(Texto do exercício)
——

4 - Os institutos públicos podem iniciar o seu funcionamento em regime de instalação, nos termos da lei geral."
E, por sua vez, o artigo 34.º do RJSEE(4) (entretanto revogado) estabelece o seguinte:
"Artigo 34.º
Extinção
1 - Pode ser determinada por decreto-lei a extinção de entidades públicas empresariais, bem como o subsequente processo de liquidação.
2 - Não são aplicáveis as regras gerais sobre dissolução e liquidação de sociedades, nem as dos processos especiais de recuperação e falência, salvo na medida do expressamente determinado pelo decreto-lei referido no número anterior."
2 - Por sua vez, o artigo 1.º da Lei 117-A/2012, de 14 de junho, relativo à natureza da ESPAP não deixa quaisquer dúvidas:
"Artigo 1.º
Natureza
1 - A Entidade de Serviços Partilhados da Administração Pública, I. P., abreviadamente designada por ESPAP, I. P., é um instituto público de regime especial, nos termos da lei, integrado na administração indireta do Estado, dotado de autonomia administrativa e financeira e de património próprio.
2 - A ESPAP, I. P., prossegue as atribuições do Ministério das Finanças sob superintendência e tutela do respetivo ministro.
3 - A ESPAP, I. P., é equiparada a entidade pública empresarial para efeitos de conceção e desenvolvimento de soluções, aplicações, plataformas, projetos e execução de atividades conducentes ou necessárias à prestação de serviços partilhados, compras públicas, gestão do parque de veículos do Estado (PVE) e às respetivas atividades de suporte e, em geral, à promoção da utilização de recursos comuns na Administração Pública."
De facto, o preceito é claro na designação da ESPAP como um "instituto público de regime especial", o que significa que, em primeira linha, o legislador qualificou a ESPAP como um instituto público.
Isso é confirmado pelo cotejo do disposto na Lei 117-A/2012, de 17 de junho, com a LQIP, encontrando-se diversos aspetos de regime que são comuns à ESPAP e aos restantes institutos públicos:
Integra-se na administração indireta do Estado (artigo 1.º, n.º 1, da Lei 117-A/2012, de 14 de junho, e artigo 2.º, n.º 1, da LQIP);
Possui autonomia administrativa e financeira e património próprio (artigo 1.º, n.º 1, in fine da Lei 117-A/2012, de 14 de junho, e artigo 4.º, n.os 1 e 2, da LQIP);
Prossegue fins do Estado, mais concretamente do Ministério ao qual se encontra adstrito (artigo 1.º, n.º 2, da Lei 117-A/2012, de 14 de junho, e artigo 8.º da LQIP);
O Ministro em causa exerce sobre a ESPAP os poderes de superintendência e tutela (artigo 1.º, n.º 2, da Lei 117-A/2012, de 14 de junho, e artigo 7.º da LQIP);
É um organismo central com jurisdição sobre todo o território nacional (artigo 2.º, n.º 1, da Lei 117-A/2012, de 14 de junho, e artigo 15.º da LQIP).

——

Excertos de dados:
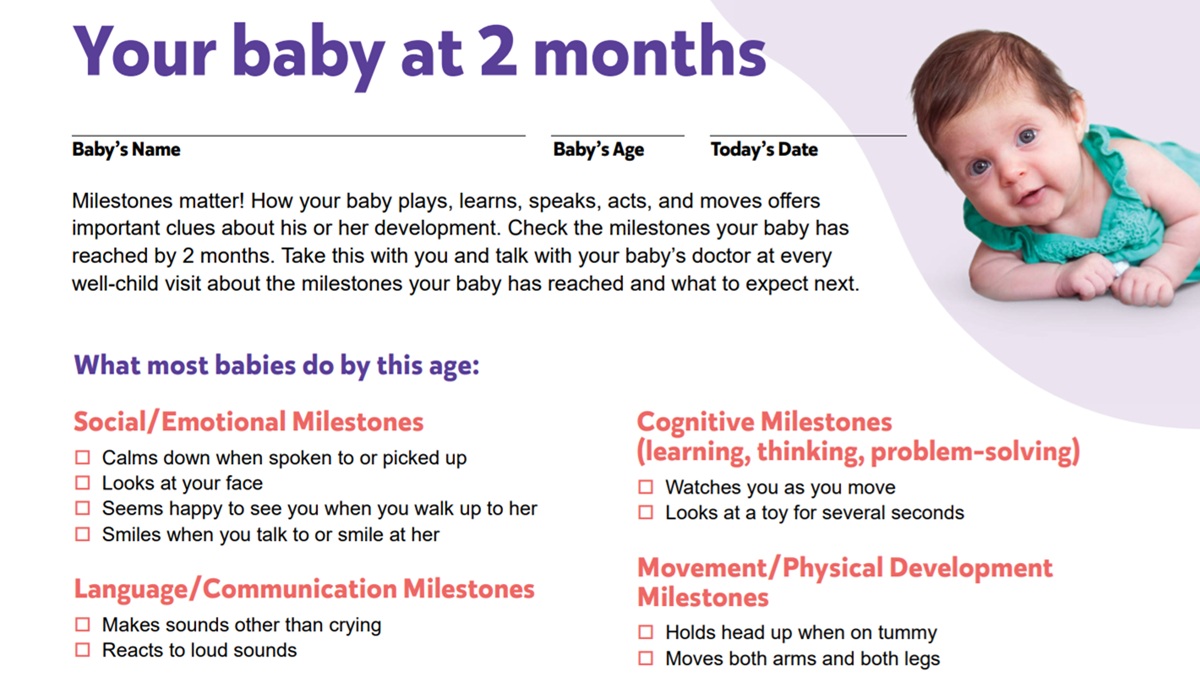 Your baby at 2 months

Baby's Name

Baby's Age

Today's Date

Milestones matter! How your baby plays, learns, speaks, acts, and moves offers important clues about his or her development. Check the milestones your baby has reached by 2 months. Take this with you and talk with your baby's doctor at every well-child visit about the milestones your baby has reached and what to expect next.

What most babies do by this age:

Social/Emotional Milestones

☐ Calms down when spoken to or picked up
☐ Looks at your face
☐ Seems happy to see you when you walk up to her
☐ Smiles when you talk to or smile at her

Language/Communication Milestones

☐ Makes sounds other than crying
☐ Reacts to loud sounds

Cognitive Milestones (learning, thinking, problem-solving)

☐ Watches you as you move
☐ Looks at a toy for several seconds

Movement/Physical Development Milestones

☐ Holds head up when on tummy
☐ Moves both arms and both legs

——

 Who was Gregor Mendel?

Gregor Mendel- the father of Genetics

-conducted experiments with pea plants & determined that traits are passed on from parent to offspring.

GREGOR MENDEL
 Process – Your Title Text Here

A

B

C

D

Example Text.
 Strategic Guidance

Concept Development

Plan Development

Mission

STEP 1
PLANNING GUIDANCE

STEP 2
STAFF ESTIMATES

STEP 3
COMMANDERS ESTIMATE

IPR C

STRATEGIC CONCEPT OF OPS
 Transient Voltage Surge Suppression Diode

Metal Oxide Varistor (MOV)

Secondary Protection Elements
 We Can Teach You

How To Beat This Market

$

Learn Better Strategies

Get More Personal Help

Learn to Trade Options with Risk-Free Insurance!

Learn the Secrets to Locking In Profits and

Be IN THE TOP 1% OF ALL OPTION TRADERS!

——

(O que se pede)
(a) Diga se cada afirmação está de acordo com o texto sobre a natureza jurídica da ESPAP. Responda sim ou não e cite literalmente as palavras do texto que o decidem. (i) A ESPAP prossegue as atribuições do Ministério das Finanças sob superintendência e tutela do respetivo ministro. (ii) Segundo o artigo 34.º do RJSEE, à extinção de entidades públicas empresariais aplicam-se as regras gerais sobre dissolução e liquidação de sociedades. (iii) A ESPAP é um organismo com jurisdição limitada a uma região do país.
(b) Escreva a continuação do texto sobre a natureza jurídica da ESPAP, a partir da última frase apresentada.

(Respostas)
(a)
(i) Sim: «A ESPAP, I. P., prossegue as atribuições do Ministério das Finanças sob superintendência e tutela do respetivo ministro.»
(ii) Não: «Não são aplicáveis as regras gerais sobre dissolução e liquidação de sociedades»
(iii) Não: «É um organismo central com jurisdição sobre todo o território nacional»

(b)
Foi criada por ato legislativo, tal como é imposto pelo artigo 9.º da LQIP, na medida em que se trata de um ato de devolução de poderes do Estado(5);
Os seus órgãos diretivos - o conselho diretivo e o fiscal único, nos termos do artigo 4.º da Lei 117-A/2012, de 14 de junho - são os referidos no artigo 17.º da LQIP.
Desta qualificação como instituto público decorre que o regime jurídico da ESPAP consta, em primeiro lugar, da sua própria Lei Orgânica, depois da LQIP, e ainda da legislação referida no artigo 6.º, n.º 2, deste diploma, a saber:
a) O Código do Procedimento Administrativo, no que respeita à atividade de gestão pública, envolvendo o exercício de poderes de autoridade, a gestão da função pública ou do domínio público, ou a aplicação de outros regimes jurídico-administrativos;
b) O regime jurídico aplicável aos trabalhadores que exercem funções públicas;
c) O regime da administração financeira e patrimonial do Estado;
d) O regime das empreitadas de obras públicas;
e) O regime da realização de despesas públicas e da contratação pública;
f) O regime das incompatibilidades de cargos públicos;
g) O regime da responsabilidade civil do Estado;
h) As leis do contencioso administrativo, quando estejam em causa atos e contratos de natureza administrativa;
i) O regime de jurisdição e controlo financeiro do Tribunal de Contas.
Contudo, a ESPAP é, nos termos do artigo 1.º, n.º 1, da Lei 117-A/2012, de 14 de junho, e do artigo 48.º, n.º 3, alínea d) da LQIP, um "instituto público de regime especial", o que significa que o regime jurídico que resulta do acervo de normas acima referido é afastado "na estrita medida necessária à sua especificidade" (corpo do n.º 3 do artigo 48.º).
Essas especificidades variam, naturalmente, em função do tipo de instituto público em apreço.
No caso da ESPAP prendem-se com a sua missão de "assegurar o desenvolvimento e a prestação de serviços partilhados no âmbito da Administração Pública, bem como conceber, gerir e avaliar o sistema nacional de compras e assegurar a gestão do PVE, apoiando a definição de políticas estratégicas nas áreas das tecnologias de informação e comunicação (TIC) do Ministério das Finanças, garantindo o planeamento, conceção, execução e avaliação das iniciativas de informatização tecnológica dos respetivos serviços e organismos" (artigo 3.º, n.º 1, da Lei 117-A/2012, de 14 de junho).
Esta missão traduz-se em atribuições de planeamento e gestão de recursos humanos (n.º 2 do artigo 3.º) e financeiros (n.º 3 do artigo 3.º), de realização de procedimentos centralizados de compras públicas (n.º 4 do artigo 3.º), e de gestão do parque de veículos do Estado (n.º 5 do artigo 3.º).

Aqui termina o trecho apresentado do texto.